The hardest part of this project was nothing to do with AI. It was power. The Robot HAT is finicky about power delivery — the Pi will brown out and crash if servo current spikes while the board is underfed, and the failure mode is silent (red LED, dropped SSH session, no useful logs). Getting to a stable always-on configuration meant running both the Pi over USB-C from a wall charger and the servo battery on the Robot HAT, with the Robot HAT switch in the right position. The “right” answer is in the SunFounder docs but only if you read them more carefully than I did the first time. Zeus now checks its own voltage before and after every move and aborts if it looks sketchy, and there are two kill-switch files for bench testing without the robot thrashing around while you're working on something else.

The model choice was a deliberate downscale. Qwen2.5 1.5B is not the best conversational model in the world; it's small enough to share the Pi's 8GB of RAM comfortably with a vision model and a speech recognizer running at the same time. A bigger model would produce sharper answers but would also start swapping, and a robot that takes thirty seconds to respond stops being a robot and starts being a slightly cute terminal.

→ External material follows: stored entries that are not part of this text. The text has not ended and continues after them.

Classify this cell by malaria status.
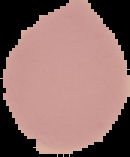

Uninfected.

From a thin blood film. Image is 130×157 pixels. The area outside the segmented cell region is set to black.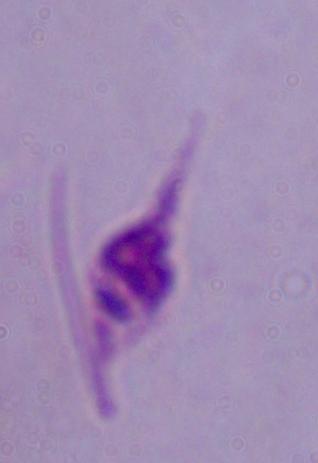 A Leishmania parasite is shown. Photomicrograph. Captured at 1000x magnification.Assess the morphology of the erythrocytes.
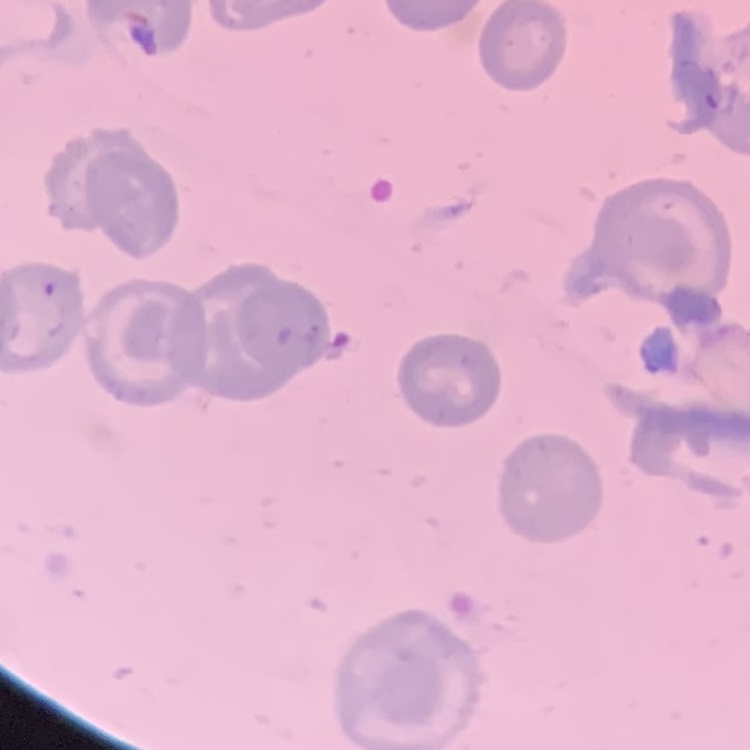

They show no rouleaux formation.

Summary:
  - Image type: one tile cut from a larger photomicrograph
  - Stain: Field's or Giemsa
  - Preparation: thin blood smear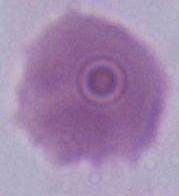

Summary:
  - Magnification: 1000x
  - Identification: red blood cell
  - Modality: micrograph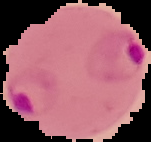
image_type: segmented cell region on a black background
image_size: 151×142 pixels
malaria_status: parasitized
preparation: thin blood smear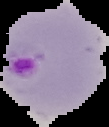
Summary:
  - Image type: segmented cell region with the area outside set to black
  - Image size: 109×127 pixels
  - Preparation: thin blood film
  - Result: Plasmodium parasites identified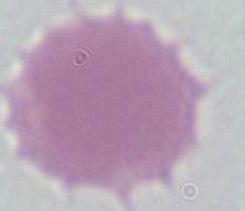

identification = erythrocyte
magnification = 1000x
modality = micrographAssess this cell for malaria.
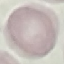

It is uninfected.

preparation = thin smear
image type = cell patch, automatically extracted from a larger field of view and resized to 64 × 64 pixels
capture = smartphone through the microscope eyepiece
stain = Giemsa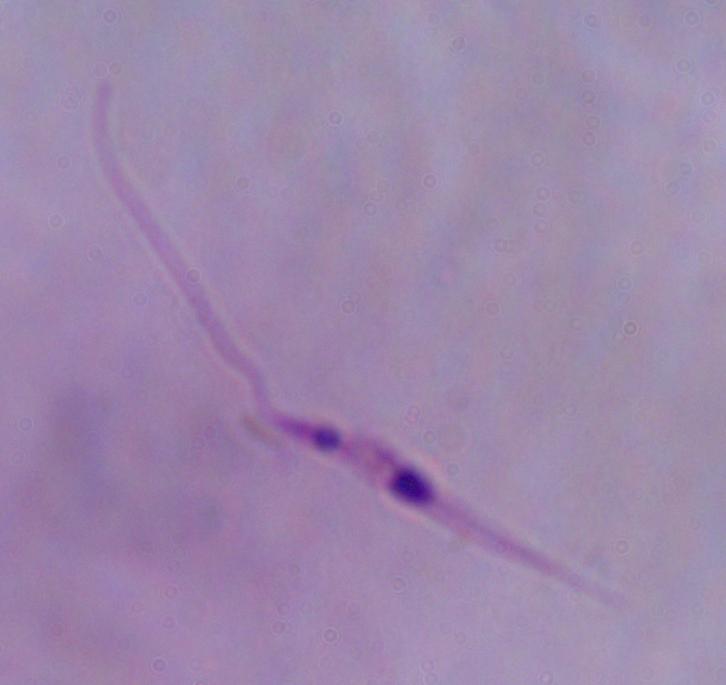

Summary:
  - Magnification: 1000x
  - Modality: photomicrograph
  - Identification: Leishmania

The other tradeoff worth flagging is that this is a hobby-grade build, not a product. The chassis is a kit. The software is mine. There's no path from this to a shipped product — SunFounder already sells the chassis, and the on-device AI stack is mostly other people's open-source models behind a glue layer I wrote. That's fine. Not every project needs to be commercializable, and learning Vosk + Piper + Ollama hands-on is a credential I can use elsewhere.

The robot works. It tracks faces. It responds when you say “computer,” “spider,” “zeus,” or “picrawler.” It walks. It will, on request, do a small dance, look around, or describe what it sees on its camera. The full software stack is offline-capable — pull the network cable and nothing breaks except the model downloads I've already finished doing.

The biggest win was learning that the local-AI dream is closer to real than the marketing for cloud AI suggests. A 1.5-billion parameter model running on a $200 board can carry a conversation. That's a useful piece of evidence to have personally calibrated.

Nothing major planned — the project hit its goal. The swap I'd flagged earlier, moving to a smaller and faster model for better conversational latency, already happened: qwen2.5:1.5b is what runs today. What's actually queued up is mundane — more demo footage (waving, push-ups, the slightly-too-attentive face-tracking head swivel) rather than new capability. If I picked this back up for real, it'd probably be a second camera for proper depth perception, but that's not worth doing for its own sake. The robot lives on a shelf in my room and waves at me when I walk in.